2. Where police obtain a DNA profile from a child in the course of a criminal investigation is it in violation of Article 8 ECHR and the Convention on the Rights of a Child to retain the DNA without written consent from the person or institution with parental responsibility?
3. In cases involving potential child victims of rape and sexual assault or incest who are aged from 13 years’ old, is lack of consent so central to the offence of rape (and sexual assault) that it cannot be proved by DNA and the age of the alleged victim being under 16 without evidence of lack of consent from the alleged victim?
The style of this judgment was dismissal of arguments rather than engaging with the reasoning. Undoubtedly, the Court of Appeal were not sympathetic to the underlying allegations. However, the Court of Appeal did not address the elements of rape and how it was safe inference for a jury to convict of the offence of rape without evidence from a complainant; why the offence of rape was proven over – at its highest- incest. It did not address how the prosecution could proceed advocating the inference when it had material that the latest account from the NS had been that she had self-inseminated.
Concerning the DNA, the prosecution and Court of Appeal relied heavily upon the House of Lords authority Attorney General Reference (No. 3 of 1999)  2 AC 91 . But the AG’s Reference focused upon DNA from a suspect and its use in investigation, not as the basis of evidence in a trial. In that case a new sample formed the basis of the evidence in the trial – not the illegally retained DNA.
It did not address section 63 of PACE 1984 (as amended / inserted by the Protection of Freedoms Act 2012) and in particular section 63T which states that any material to which 63D and 63R pertains must not be used in evidence against the person to whom the material relates or for the purposes of the investigation of any offence.
No consideration was given to the Court of Appeal as to whether the same mandatory criteria apply to the evidential use of an unlawfully retained DNA profile from a non-defendant against a defendant in trial proceedings.

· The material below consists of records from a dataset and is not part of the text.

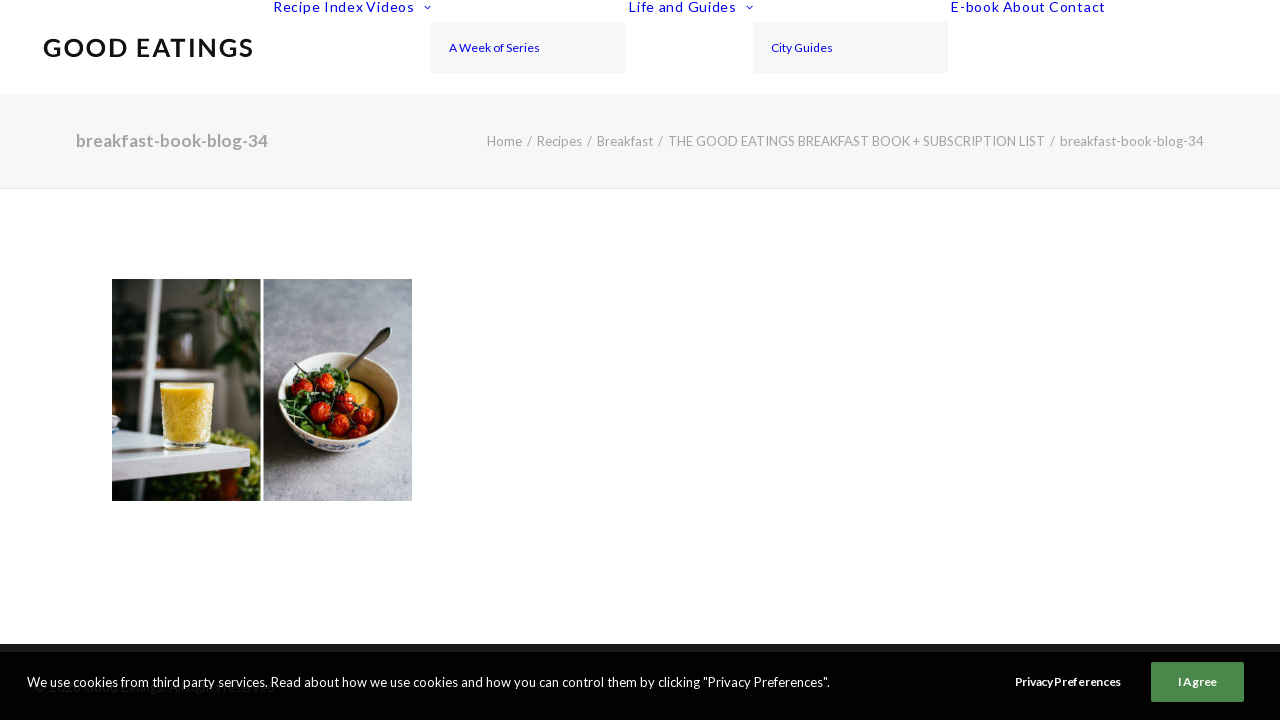

--- FILE ---
content_type: text/html; charset=utf-8
request_url: https://www.google.com/recaptcha/api2/aframe
body_size: 267
content:
<!DOCTYPE HTML><html><head><meta http-equiv="content-type" content="text/html; charset=UTF-8"></head><body><script nonce="nYesWrK5TKdTXV1UFJOOGw">/** Anti-fraud and anti-abuse applications only. See google.com/recaptcha */ try{var clients={'sodar':'https://pagead2.googlesyndication.com/pagead/sodar?'};window.addEventListener("message",function(a){try{if(a.source===window.parent){var b=JSON.parse(a.data);var c=clients[b['id']];if(c){var d=document.createElement('img');d.src=c+b['params']+'&rc='+(localStorage.getItem("rc::a")?sessionStorage.getItem("rc::b"):"");window.document.body.appendChild(d);sessionStorage.setItem("rc::e",parseInt(sessionStorage.getItem("rc::e")||0)+1);localStorage.setItem("rc::h",'1768702601653');}}}catch(b){}});window.parent.postMessage("_grecaptcha_ready", "*");}catch(b){}</script></body></html>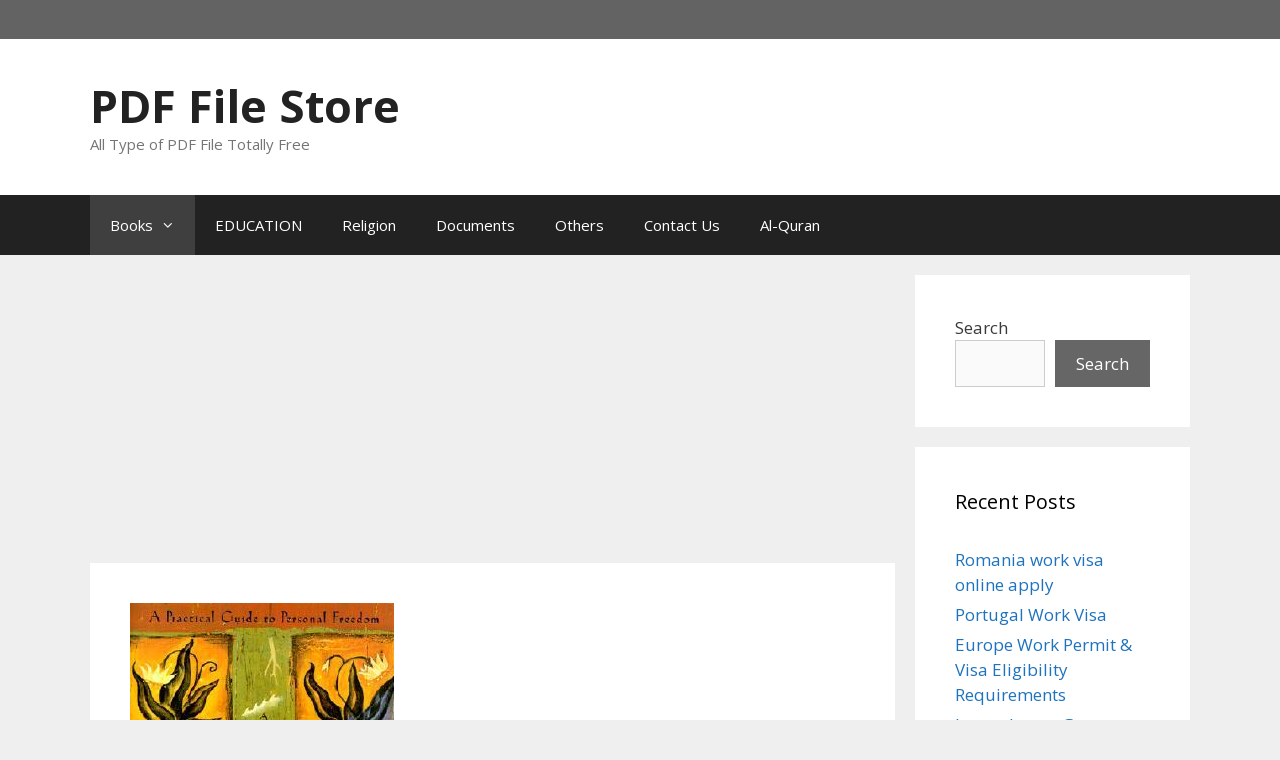

--- FILE ---
content_type: text/html; charset=utf-8
request_url: https://www.google.com/recaptcha/api2/aframe
body_size: 269
content:
<!DOCTYPE HTML><html><head><meta http-equiv="content-type" content="text/html; charset=UTF-8"></head><body><script nonce="vW1x2vLFFw_oG89k9d9kXg">/** Anti-fraud and anti-abuse applications only. See google.com/recaptcha */ try{var clients={'sodar':'https://pagead2.googlesyndication.com/pagead/sodar?'};window.addEventListener("message",function(a){try{if(a.source===window.parent){var b=JSON.parse(a.data);var c=clients[b['id']];if(c){var d=document.createElement('img');d.src=c+b['params']+'&rc='+(localStorage.getItem("rc::a")?sessionStorage.getItem("rc::b"):"");window.document.body.appendChild(d);sessionStorage.setItem("rc::e",parseInt(sessionStorage.getItem("rc::e")||0)+1);localStorage.setItem("rc::h",'1769435852607');}}}catch(b){}});window.parent.postMessage("_grecaptcha_ready", "*");}catch(b){}</script></body></html>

In addition, the Court of Appeal did not properly consider the importance of DNA samples having been taken when the person was a child and then used as evidence in criminal proceedings against another when the person was an adult (and withheld consent). The Supreme Court increasingly highlights the privacy of a child or young person as an important interest, protected under Article 16 of the UN Convention on the Rights of the Child and Article 8 of the European Convention on Human Rights. The Christian Institute and Others v The Lord Advocate  UKSC 51, 28 July 201 is the last Supreme Court case considering similar issues. It concerns data sharing rather than use of unlawfully retained DNA in criminal proceedings. The Court of Appeal considered only that NS’s child was now an adult and knew the identity of her father and concluded that the human rights law arguments fell away.
Finally, the Court of Appeal did not fully grasp the importance to examine the obligations upon local authorities with parental responsibility or persons with parental responsibility when granting permission for police retention of a child’s DNA. It did not apply the law governing the giving of consent pre and post the Protection of Freedoms Act 2012. It misunderstood the comparison that the appellant made to Family Court proceedings, namely that sections 20 and 21 of the Family Law Reform Act 1969 apply and consent is required or a direction of the court is necessary to obtain material for paternity testing.